Só 13% dos usuários de iPhone aceitaram rastreamento após nova função

Já 5% preferiram rejeitar o monitoramento de suas informações pessoais, acrescenta a pesquisa. Medida afeta economia das big techs

Recentemente a Apple bateu de frente com o Facebook ao adicionar na nova versão do iOS, sistema de iPhones e iPads, uma função em que os usuários podem, se desejarem, bloquear o rastreamento de dados ao usar um aplicativo, o que afeta diretamente o modelo de negócio da gigante das redes sociais. Se o rastreamento não é permitido, o Facebook e o Instagram, que pertence a ele, não podem se valer das informações pessoais coletadas para criar anúncios personalizados e gerar receita com isso.

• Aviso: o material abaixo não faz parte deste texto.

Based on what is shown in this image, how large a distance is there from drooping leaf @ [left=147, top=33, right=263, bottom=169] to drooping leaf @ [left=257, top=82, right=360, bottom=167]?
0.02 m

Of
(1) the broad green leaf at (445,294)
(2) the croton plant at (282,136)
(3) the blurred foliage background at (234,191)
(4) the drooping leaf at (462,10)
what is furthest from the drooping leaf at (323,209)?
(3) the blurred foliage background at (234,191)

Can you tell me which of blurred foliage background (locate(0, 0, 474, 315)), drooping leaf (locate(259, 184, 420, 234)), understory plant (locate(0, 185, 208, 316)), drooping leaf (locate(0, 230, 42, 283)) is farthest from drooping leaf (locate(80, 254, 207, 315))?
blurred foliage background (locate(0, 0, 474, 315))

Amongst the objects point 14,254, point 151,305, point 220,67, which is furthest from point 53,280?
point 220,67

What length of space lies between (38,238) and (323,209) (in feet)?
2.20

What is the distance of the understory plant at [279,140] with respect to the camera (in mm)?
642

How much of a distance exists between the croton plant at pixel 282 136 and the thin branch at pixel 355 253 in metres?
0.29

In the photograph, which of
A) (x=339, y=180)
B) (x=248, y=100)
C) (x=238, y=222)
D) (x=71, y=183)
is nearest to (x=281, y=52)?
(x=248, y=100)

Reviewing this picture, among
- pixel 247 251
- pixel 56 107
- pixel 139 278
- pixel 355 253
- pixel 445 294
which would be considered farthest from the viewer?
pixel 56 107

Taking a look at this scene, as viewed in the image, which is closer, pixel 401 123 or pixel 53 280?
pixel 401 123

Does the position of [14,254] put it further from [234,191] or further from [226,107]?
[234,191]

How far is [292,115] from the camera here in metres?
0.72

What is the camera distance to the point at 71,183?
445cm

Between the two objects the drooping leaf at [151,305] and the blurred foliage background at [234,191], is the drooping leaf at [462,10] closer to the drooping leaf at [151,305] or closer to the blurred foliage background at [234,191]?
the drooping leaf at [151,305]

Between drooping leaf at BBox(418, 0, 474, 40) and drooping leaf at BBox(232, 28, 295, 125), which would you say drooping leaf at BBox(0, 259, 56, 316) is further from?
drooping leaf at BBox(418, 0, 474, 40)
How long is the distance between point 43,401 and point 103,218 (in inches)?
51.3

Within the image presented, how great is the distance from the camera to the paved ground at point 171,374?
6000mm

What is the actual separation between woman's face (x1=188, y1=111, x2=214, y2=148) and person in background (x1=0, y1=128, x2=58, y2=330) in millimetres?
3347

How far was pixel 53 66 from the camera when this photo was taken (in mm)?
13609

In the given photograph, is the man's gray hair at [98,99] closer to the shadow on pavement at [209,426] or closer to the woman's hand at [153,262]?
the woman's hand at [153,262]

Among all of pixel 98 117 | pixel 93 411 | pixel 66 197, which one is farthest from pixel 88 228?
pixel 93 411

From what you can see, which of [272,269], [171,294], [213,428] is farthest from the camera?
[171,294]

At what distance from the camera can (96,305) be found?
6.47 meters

Nas primeiras semanas da novidade, lançada no fim de abril, só 13% dos usuários no mundo e 5% nos EUA aceitaram o rastreamento de seus dados nos apps do iPhone e iPad, uma má notícia para as big techs.

Em compensação, 5% dos usuários no mundo e 3% nos EUA preferiam não permitir o rastreamento. Os dados são da consultoria de analytics Flurry, da operadora americana de telecom Verizon.

A pesquisa da Flurry se baseia no uso de sua ferramenta digital em mais de 1 mihão de aplicativos móveis, utilizados em mais de 2 bilhões de aparelhos no planeta. O estudo continua, com atualizações diárias sobre o uso da nova opção no iOS.

Modelo em xeque

Segundo a Verizon, a nova funcionalidade pode afetar seriamente o mercado de publicidade digital, que movimenta US$ 189 bilhões por ano e pode chegar a US$ 240 bilhões em 2022, segundo a consultoria alemã Statista.

Preocupado, o Facebook começou a enviar mensagens em janelas "pop-up" em sua rede social e no Instagram encorajando os usuários Apple a permitir o rastreamento pelos seus apps, segundo o site 9to5mac.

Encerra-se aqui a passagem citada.